++++ Extracted text ++++

Gold News

Gold Ends Tues 1.1% Lower as Oil Slips, Stocks Bounce; US Home Sales Pick Up

From Chris Mullen at GoldSeek.com...

Gold Prices continued Monday's fall early Tuesday, dropping as low as $790.10 by the start of Asian trade before rallying back to $808.70 by the start of London dealing.

The Gold Market then flipped either side of unchanged in London and early morning New York trade ahead of a late morning drop to $793.75, but it then came off that low in afternoon trade and ended with a loss of 1.10% for the session.

Silver futures dropped to $14.31 in afterhours access trade before it rallied to as high as $14.90 by midmorning in New York, but it then fell back off in the last few hours of trade and ended with a loss of 1.22%.

Gold Priced in Euros fell to a low of €546 per ounce, platinum gained $29 to $1415, palladium gained $5 to $369, and copper remained at about $3.15.

++++ Provided material ++++

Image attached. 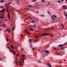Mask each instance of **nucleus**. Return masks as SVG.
<instances>
[{"label": "nucleus", "mask_w": 67, "mask_h": 67, "mask_svg": "<svg viewBox=\"0 0 67 67\" xmlns=\"http://www.w3.org/2000/svg\"><path fill=\"white\" fill-rule=\"evenodd\" d=\"M42 35V36H45L46 35H50L51 37H52L53 36V35H51V34H49L47 33H43Z\"/></svg>", "instance_id": "obj_1"}, {"label": "nucleus", "mask_w": 67, "mask_h": 67, "mask_svg": "<svg viewBox=\"0 0 67 67\" xmlns=\"http://www.w3.org/2000/svg\"><path fill=\"white\" fill-rule=\"evenodd\" d=\"M5 10V8H4L2 9V10H1L0 11V12L1 13V12H3V13H4V11Z\"/></svg>", "instance_id": "obj_2"}, {"label": "nucleus", "mask_w": 67, "mask_h": 67, "mask_svg": "<svg viewBox=\"0 0 67 67\" xmlns=\"http://www.w3.org/2000/svg\"><path fill=\"white\" fill-rule=\"evenodd\" d=\"M15 59L16 62L14 61V63H15V64H16V65H18V59H17V58H16Z\"/></svg>", "instance_id": "obj_3"}, {"label": "nucleus", "mask_w": 67, "mask_h": 67, "mask_svg": "<svg viewBox=\"0 0 67 67\" xmlns=\"http://www.w3.org/2000/svg\"><path fill=\"white\" fill-rule=\"evenodd\" d=\"M53 48L55 49V52H57L58 51V49L57 48H56L55 47H54Z\"/></svg>", "instance_id": "obj_4"}, {"label": "nucleus", "mask_w": 67, "mask_h": 67, "mask_svg": "<svg viewBox=\"0 0 67 67\" xmlns=\"http://www.w3.org/2000/svg\"><path fill=\"white\" fill-rule=\"evenodd\" d=\"M19 63L20 66H21V65H23V64L22 63V62L21 61H19Z\"/></svg>", "instance_id": "obj_5"}, {"label": "nucleus", "mask_w": 67, "mask_h": 67, "mask_svg": "<svg viewBox=\"0 0 67 67\" xmlns=\"http://www.w3.org/2000/svg\"><path fill=\"white\" fill-rule=\"evenodd\" d=\"M45 52L46 54H48L49 53V52L48 50H46Z\"/></svg>", "instance_id": "obj_6"}, {"label": "nucleus", "mask_w": 67, "mask_h": 67, "mask_svg": "<svg viewBox=\"0 0 67 67\" xmlns=\"http://www.w3.org/2000/svg\"><path fill=\"white\" fill-rule=\"evenodd\" d=\"M3 28H4V27H7V26H6V25L5 24H4L3 25Z\"/></svg>", "instance_id": "obj_7"}, {"label": "nucleus", "mask_w": 67, "mask_h": 67, "mask_svg": "<svg viewBox=\"0 0 67 67\" xmlns=\"http://www.w3.org/2000/svg\"><path fill=\"white\" fill-rule=\"evenodd\" d=\"M10 14L9 13L8 15V17L9 19H10Z\"/></svg>", "instance_id": "obj_8"}, {"label": "nucleus", "mask_w": 67, "mask_h": 67, "mask_svg": "<svg viewBox=\"0 0 67 67\" xmlns=\"http://www.w3.org/2000/svg\"><path fill=\"white\" fill-rule=\"evenodd\" d=\"M12 52H13V53L14 55H15V52H14L13 51V50H12Z\"/></svg>", "instance_id": "obj_9"}, {"label": "nucleus", "mask_w": 67, "mask_h": 67, "mask_svg": "<svg viewBox=\"0 0 67 67\" xmlns=\"http://www.w3.org/2000/svg\"><path fill=\"white\" fill-rule=\"evenodd\" d=\"M63 8H62V9H64H64H65V7H66V5H64L63 6Z\"/></svg>", "instance_id": "obj_10"}, {"label": "nucleus", "mask_w": 67, "mask_h": 67, "mask_svg": "<svg viewBox=\"0 0 67 67\" xmlns=\"http://www.w3.org/2000/svg\"><path fill=\"white\" fill-rule=\"evenodd\" d=\"M10 47L11 48H12V49H13V48H14V47H13V46H12V45H11L10 46Z\"/></svg>", "instance_id": "obj_11"}, {"label": "nucleus", "mask_w": 67, "mask_h": 67, "mask_svg": "<svg viewBox=\"0 0 67 67\" xmlns=\"http://www.w3.org/2000/svg\"><path fill=\"white\" fill-rule=\"evenodd\" d=\"M21 59H22V60H23V63H24V58H22V57L21 58Z\"/></svg>", "instance_id": "obj_12"}, {"label": "nucleus", "mask_w": 67, "mask_h": 67, "mask_svg": "<svg viewBox=\"0 0 67 67\" xmlns=\"http://www.w3.org/2000/svg\"><path fill=\"white\" fill-rule=\"evenodd\" d=\"M59 46H60V47H63V45L60 44V45H59Z\"/></svg>", "instance_id": "obj_13"}, {"label": "nucleus", "mask_w": 67, "mask_h": 67, "mask_svg": "<svg viewBox=\"0 0 67 67\" xmlns=\"http://www.w3.org/2000/svg\"><path fill=\"white\" fill-rule=\"evenodd\" d=\"M33 26L34 28H35L36 27V26H35V25H34L33 26Z\"/></svg>", "instance_id": "obj_14"}, {"label": "nucleus", "mask_w": 67, "mask_h": 67, "mask_svg": "<svg viewBox=\"0 0 67 67\" xmlns=\"http://www.w3.org/2000/svg\"><path fill=\"white\" fill-rule=\"evenodd\" d=\"M51 16L52 17L53 20H55V19H54V17H53V16Z\"/></svg>", "instance_id": "obj_15"}, {"label": "nucleus", "mask_w": 67, "mask_h": 67, "mask_svg": "<svg viewBox=\"0 0 67 67\" xmlns=\"http://www.w3.org/2000/svg\"><path fill=\"white\" fill-rule=\"evenodd\" d=\"M29 41H30L29 43H31V42H32V39H29Z\"/></svg>", "instance_id": "obj_16"}, {"label": "nucleus", "mask_w": 67, "mask_h": 67, "mask_svg": "<svg viewBox=\"0 0 67 67\" xmlns=\"http://www.w3.org/2000/svg\"><path fill=\"white\" fill-rule=\"evenodd\" d=\"M64 48H65V47H62L61 48V49H62V50H64Z\"/></svg>", "instance_id": "obj_17"}, {"label": "nucleus", "mask_w": 67, "mask_h": 67, "mask_svg": "<svg viewBox=\"0 0 67 67\" xmlns=\"http://www.w3.org/2000/svg\"><path fill=\"white\" fill-rule=\"evenodd\" d=\"M16 3H19V0H17L16 1Z\"/></svg>", "instance_id": "obj_18"}, {"label": "nucleus", "mask_w": 67, "mask_h": 67, "mask_svg": "<svg viewBox=\"0 0 67 67\" xmlns=\"http://www.w3.org/2000/svg\"><path fill=\"white\" fill-rule=\"evenodd\" d=\"M21 56H22V57H25V55L24 54V55L23 54L21 55Z\"/></svg>", "instance_id": "obj_19"}, {"label": "nucleus", "mask_w": 67, "mask_h": 67, "mask_svg": "<svg viewBox=\"0 0 67 67\" xmlns=\"http://www.w3.org/2000/svg\"><path fill=\"white\" fill-rule=\"evenodd\" d=\"M61 25L63 28H64V25L62 24Z\"/></svg>", "instance_id": "obj_20"}, {"label": "nucleus", "mask_w": 67, "mask_h": 67, "mask_svg": "<svg viewBox=\"0 0 67 67\" xmlns=\"http://www.w3.org/2000/svg\"><path fill=\"white\" fill-rule=\"evenodd\" d=\"M30 30H31V31H34V29H32L31 28H30Z\"/></svg>", "instance_id": "obj_21"}, {"label": "nucleus", "mask_w": 67, "mask_h": 67, "mask_svg": "<svg viewBox=\"0 0 67 67\" xmlns=\"http://www.w3.org/2000/svg\"><path fill=\"white\" fill-rule=\"evenodd\" d=\"M66 44H67V42L66 43H65L63 45V46H65Z\"/></svg>", "instance_id": "obj_22"}, {"label": "nucleus", "mask_w": 67, "mask_h": 67, "mask_svg": "<svg viewBox=\"0 0 67 67\" xmlns=\"http://www.w3.org/2000/svg\"><path fill=\"white\" fill-rule=\"evenodd\" d=\"M53 16H54V18H56V17H57V16H56L54 15H53Z\"/></svg>", "instance_id": "obj_23"}, {"label": "nucleus", "mask_w": 67, "mask_h": 67, "mask_svg": "<svg viewBox=\"0 0 67 67\" xmlns=\"http://www.w3.org/2000/svg\"><path fill=\"white\" fill-rule=\"evenodd\" d=\"M29 7H30V8H31V7H32V5H31V4H30L29 5Z\"/></svg>", "instance_id": "obj_24"}, {"label": "nucleus", "mask_w": 67, "mask_h": 67, "mask_svg": "<svg viewBox=\"0 0 67 67\" xmlns=\"http://www.w3.org/2000/svg\"><path fill=\"white\" fill-rule=\"evenodd\" d=\"M40 16H42V17H44V15H40Z\"/></svg>", "instance_id": "obj_25"}, {"label": "nucleus", "mask_w": 67, "mask_h": 67, "mask_svg": "<svg viewBox=\"0 0 67 67\" xmlns=\"http://www.w3.org/2000/svg\"><path fill=\"white\" fill-rule=\"evenodd\" d=\"M38 37H39L38 36H36V38H38Z\"/></svg>", "instance_id": "obj_26"}, {"label": "nucleus", "mask_w": 67, "mask_h": 67, "mask_svg": "<svg viewBox=\"0 0 67 67\" xmlns=\"http://www.w3.org/2000/svg\"><path fill=\"white\" fill-rule=\"evenodd\" d=\"M36 0H34L32 1V2H36Z\"/></svg>", "instance_id": "obj_27"}, {"label": "nucleus", "mask_w": 67, "mask_h": 67, "mask_svg": "<svg viewBox=\"0 0 67 67\" xmlns=\"http://www.w3.org/2000/svg\"><path fill=\"white\" fill-rule=\"evenodd\" d=\"M8 10V8H7L6 9V10L7 11V12H9V10Z\"/></svg>", "instance_id": "obj_28"}, {"label": "nucleus", "mask_w": 67, "mask_h": 67, "mask_svg": "<svg viewBox=\"0 0 67 67\" xmlns=\"http://www.w3.org/2000/svg\"><path fill=\"white\" fill-rule=\"evenodd\" d=\"M10 29H8V33H10Z\"/></svg>", "instance_id": "obj_29"}, {"label": "nucleus", "mask_w": 67, "mask_h": 67, "mask_svg": "<svg viewBox=\"0 0 67 67\" xmlns=\"http://www.w3.org/2000/svg\"><path fill=\"white\" fill-rule=\"evenodd\" d=\"M48 14H50V13L49 12V10L48 11Z\"/></svg>", "instance_id": "obj_30"}, {"label": "nucleus", "mask_w": 67, "mask_h": 67, "mask_svg": "<svg viewBox=\"0 0 67 67\" xmlns=\"http://www.w3.org/2000/svg\"><path fill=\"white\" fill-rule=\"evenodd\" d=\"M34 22H35V21L34 20H33L32 22V23H34Z\"/></svg>", "instance_id": "obj_31"}, {"label": "nucleus", "mask_w": 67, "mask_h": 67, "mask_svg": "<svg viewBox=\"0 0 67 67\" xmlns=\"http://www.w3.org/2000/svg\"><path fill=\"white\" fill-rule=\"evenodd\" d=\"M0 18L1 19H3V17H2V16H1L0 17Z\"/></svg>", "instance_id": "obj_32"}, {"label": "nucleus", "mask_w": 67, "mask_h": 67, "mask_svg": "<svg viewBox=\"0 0 67 67\" xmlns=\"http://www.w3.org/2000/svg\"><path fill=\"white\" fill-rule=\"evenodd\" d=\"M39 40H36V41H35L34 42H37V41H39Z\"/></svg>", "instance_id": "obj_33"}, {"label": "nucleus", "mask_w": 67, "mask_h": 67, "mask_svg": "<svg viewBox=\"0 0 67 67\" xmlns=\"http://www.w3.org/2000/svg\"><path fill=\"white\" fill-rule=\"evenodd\" d=\"M34 18H30L29 19L30 20H32V19H33Z\"/></svg>", "instance_id": "obj_34"}, {"label": "nucleus", "mask_w": 67, "mask_h": 67, "mask_svg": "<svg viewBox=\"0 0 67 67\" xmlns=\"http://www.w3.org/2000/svg\"><path fill=\"white\" fill-rule=\"evenodd\" d=\"M3 2H4V1H3V0H2V3H3Z\"/></svg>", "instance_id": "obj_35"}, {"label": "nucleus", "mask_w": 67, "mask_h": 67, "mask_svg": "<svg viewBox=\"0 0 67 67\" xmlns=\"http://www.w3.org/2000/svg\"><path fill=\"white\" fill-rule=\"evenodd\" d=\"M6 41H9L8 39H7V38H6Z\"/></svg>", "instance_id": "obj_36"}, {"label": "nucleus", "mask_w": 67, "mask_h": 67, "mask_svg": "<svg viewBox=\"0 0 67 67\" xmlns=\"http://www.w3.org/2000/svg\"><path fill=\"white\" fill-rule=\"evenodd\" d=\"M42 2H44V0H42Z\"/></svg>", "instance_id": "obj_37"}, {"label": "nucleus", "mask_w": 67, "mask_h": 67, "mask_svg": "<svg viewBox=\"0 0 67 67\" xmlns=\"http://www.w3.org/2000/svg\"><path fill=\"white\" fill-rule=\"evenodd\" d=\"M6 31H8V29L7 28L6 30Z\"/></svg>", "instance_id": "obj_38"}, {"label": "nucleus", "mask_w": 67, "mask_h": 67, "mask_svg": "<svg viewBox=\"0 0 67 67\" xmlns=\"http://www.w3.org/2000/svg\"><path fill=\"white\" fill-rule=\"evenodd\" d=\"M67 9V7H65V8H64V9Z\"/></svg>", "instance_id": "obj_39"}, {"label": "nucleus", "mask_w": 67, "mask_h": 67, "mask_svg": "<svg viewBox=\"0 0 67 67\" xmlns=\"http://www.w3.org/2000/svg\"><path fill=\"white\" fill-rule=\"evenodd\" d=\"M16 56H17V57H18L19 56V54H17L16 55Z\"/></svg>", "instance_id": "obj_40"}, {"label": "nucleus", "mask_w": 67, "mask_h": 67, "mask_svg": "<svg viewBox=\"0 0 67 67\" xmlns=\"http://www.w3.org/2000/svg\"><path fill=\"white\" fill-rule=\"evenodd\" d=\"M14 28L12 29V31H14Z\"/></svg>", "instance_id": "obj_41"}, {"label": "nucleus", "mask_w": 67, "mask_h": 67, "mask_svg": "<svg viewBox=\"0 0 67 67\" xmlns=\"http://www.w3.org/2000/svg\"><path fill=\"white\" fill-rule=\"evenodd\" d=\"M65 16H66V17L67 16V15H66V14H65Z\"/></svg>", "instance_id": "obj_42"}, {"label": "nucleus", "mask_w": 67, "mask_h": 67, "mask_svg": "<svg viewBox=\"0 0 67 67\" xmlns=\"http://www.w3.org/2000/svg\"><path fill=\"white\" fill-rule=\"evenodd\" d=\"M47 65H50L51 64H49V63H48Z\"/></svg>", "instance_id": "obj_43"}, {"label": "nucleus", "mask_w": 67, "mask_h": 67, "mask_svg": "<svg viewBox=\"0 0 67 67\" xmlns=\"http://www.w3.org/2000/svg\"><path fill=\"white\" fill-rule=\"evenodd\" d=\"M34 48H32V50H34Z\"/></svg>", "instance_id": "obj_44"}, {"label": "nucleus", "mask_w": 67, "mask_h": 67, "mask_svg": "<svg viewBox=\"0 0 67 67\" xmlns=\"http://www.w3.org/2000/svg\"><path fill=\"white\" fill-rule=\"evenodd\" d=\"M11 2H9V4H11Z\"/></svg>", "instance_id": "obj_45"}, {"label": "nucleus", "mask_w": 67, "mask_h": 67, "mask_svg": "<svg viewBox=\"0 0 67 67\" xmlns=\"http://www.w3.org/2000/svg\"><path fill=\"white\" fill-rule=\"evenodd\" d=\"M64 0H61V1H62V2H63V1H64Z\"/></svg>", "instance_id": "obj_46"}, {"label": "nucleus", "mask_w": 67, "mask_h": 67, "mask_svg": "<svg viewBox=\"0 0 67 67\" xmlns=\"http://www.w3.org/2000/svg\"><path fill=\"white\" fill-rule=\"evenodd\" d=\"M49 67H52V66H51V65H49Z\"/></svg>", "instance_id": "obj_47"}, {"label": "nucleus", "mask_w": 67, "mask_h": 67, "mask_svg": "<svg viewBox=\"0 0 67 67\" xmlns=\"http://www.w3.org/2000/svg\"><path fill=\"white\" fill-rule=\"evenodd\" d=\"M3 8V6H2L1 7V8Z\"/></svg>", "instance_id": "obj_48"}, {"label": "nucleus", "mask_w": 67, "mask_h": 67, "mask_svg": "<svg viewBox=\"0 0 67 67\" xmlns=\"http://www.w3.org/2000/svg\"><path fill=\"white\" fill-rule=\"evenodd\" d=\"M22 36H23V35H21V37H22Z\"/></svg>", "instance_id": "obj_49"}, {"label": "nucleus", "mask_w": 67, "mask_h": 67, "mask_svg": "<svg viewBox=\"0 0 67 67\" xmlns=\"http://www.w3.org/2000/svg\"><path fill=\"white\" fill-rule=\"evenodd\" d=\"M35 32H37V31H35Z\"/></svg>", "instance_id": "obj_50"}, {"label": "nucleus", "mask_w": 67, "mask_h": 67, "mask_svg": "<svg viewBox=\"0 0 67 67\" xmlns=\"http://www.w3.org/2000/svg\"><path fill=\"white\" fill-rule=\"evenodd\" d=\"M37 13H39V12H37Z\"/></svg>", "instance_id": "obj_51"}, {"label": "nucleus", "mask_w": 67, "mask_h": 67, "mask_svg": "<svg viewBox=\"0 0 67 67\" xmlns=\"http://www.w3.org/2000/svg\"><path fill=\"white\" fill-rule=\"evenodd\" d=\"M60 1H59V3H60Z\"/></svg>", "instance_id": "obj_52"}, {"label": "nucleus", "mask_w": 67, "mask_h": 67, "mask_svg": "<svg viewBox=\"0 0 67 67\" xmlns=\"http://www.w3.org/2000/svg\"><path fill=\"white\" fill-rule=\"evenodd\" d=\"M27 33L28 34H30V33H29V32H27Z\"/></svg>", "instance_id": "obj_53"}, {"label": "nucleus", "mask_w": 67, "mask_h": 67, "mask_svg": "<svg viewBox=\"0 0 67 67\" xmlns=\"http://www.w3.org/2000/svg\"><path fill=\"white\" fill-rule=\"evenodd\" d=\"M8 49H10V47H9L8 48Z\"/></svg>", "instance_id": "obj_54"}, {"label": "nucleus", "mask_w": 67, "mask_h": 67, "mask_svg": "<svg viewBox=\"0 0 67 67\" xmlns=\"http://www.w3.org/2000/svg\"><path fill=\"white\" fill-rule=\"evenodd\" d=\"M22 51H23V49L22 48L21 49Z\"/></svg>", "instance_id": "obj_55"}, {"label": "nucleus", "mask_w": 67, "mask_h": 67, "mask_svg": "<svg viewBox=\"0 0 67 67\" xmlns=\"http://www.w3.org/2000/svg\"><path fill=\"white\" fill-rule=\"evenodd\" d=\"M65 1H67V0H65Z\"/></svg>", "instance_id": "obj_56"}, {"label": "nucleus", "mask_w": 67, "mask_h": 67, "mask_svg": "<svg viewBox=\"0 0 67 67\" xmlns=\"http://www.w3.org/2000/svg\"><path fill=\"white\" fill-rule=\"evenodd\" d=\"M1 21H0V23H1Z\"/></svg>", "instance_id": "obj_57"}, {"label": "nucleus", "mask_w": 67, "mask_h": 67, "mask_svg": "<svg viewBox=\"0 0 67 67\" xmlns=\"http://www.w3.org/2000/svg\"><path fill=\"white\" fill-rule=\"evenodd\" d=\"M51 43H52L51 42H50V44H51Z\"/></svg>", "instance_id": "obj_58"}, {"label": "nucleus", "mask_w": 67, "mask_h": 67, "mask_svg": "<svg viewBox=\"0 0 67 67\" xmlns=\"http://www.w3.org/2000/svg\"><path fill=\"white\" fill-rule=\"evenodd\" d=\"M58 3H59V1H58Z\"/></svg>", "instance_id": "obj_59"}, {"label": "nucleus", "mask_w": 67, "mask_h": 67, "mask_svg": "<svg viewBox=\"0 0 67 67\" xmlns=\"http://www.w3.org/2000/svg\"><path fill=\"white\" fill-rule=\"evenodd\" d=\"M0 59H1V58H0Z\"/></svg>", "instance_id": "obj_60"}, {"label": "nucleus", "mask_w": 67, "mask_h": 67, "mask_svg": "<svg viewBox=\"0 0 67 67\" xmlns=\"http://www.w3.org/2000/svg\"><path fill=\"white\" fill-rule=\"evenodd\" d=\"M30 38H31V37H30Z\"/></svg>", "instance_id": "obj_61"}, {"label": "nucleus", "mask_w": 67, "mask_h": 67, "mask_svg": "<svg viewBox=\"0 0 67 67\" xmlns=\"http://www.w3.org/2000/svg\"><path fill=\"white\" fill-rule=\"evenodd\" d=\"M10 52H11V51H10Z\"/></svg>", "instance_id": "obj_62"}, {"label": "nucleus", "mask_w": 67, "mask_h": 67, "mask_svg": "<svg viewBox=\"0 0 67 67\" xmlns=\"http://www.w3.org/2000/svg\"><path fill=\"white\" fill-rule=\"evenodd\" d=\"M27 11H29V10H27Z\"/></svg>", "instance_id": "obj_63"}, {"label": "nucleus", "mask_w": 67, "mask_h": 67, "mask_svg": "<svg viewBox=\"0 0 67 67\" xmlns=\"http://www.w3.org/2000/svg\"><path fill=\"white\" fill-rule=\"evenodd\" d=\"M66 19L67 20V17H66Z\"/></svg>", "instance_id": "obj_64"}]
</instances>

++++

### What to work on
[a] Answer these from the gold market report:
(i) How low did gold drop by the start of Asian trade on Tuesday?
(ii) By what percentage did silver end lower?
(iii) What price did platinum reach after its gain?
[b] Reproduce the passage of the gold market report between "Gold Prices continued" and "at about $3.15.", inclusive.

### Answers in order
[a]
(i) $790.10
(ii) 1.22%
(iii) $1415

[b]
Gold Prices continued Monday's fall early Tuesday, dropping as low as $790.10 by the start of Asian trade before rallying back to $808.70 by the start of London dealing.

The Gold Market then flipped either side of unchanged in London and early morning New York trade ahead of a late morning drop to $793.75, but it then came off that low in afternoon trade and ended with a loss of 1.10% for the session.

Silver futures dropped to $14.31 in afterhours access trade before it rallied to as high as $14.90 by midmorning in New York, but it then fell back off in the last few hours of trade and ended with a loss of 1.22%.

Gold Priced in Euros fell to a low of €546 per ounce, platinum gained $29 to $1415, palladium gained $5 to $369, and copper remained at about $3.15.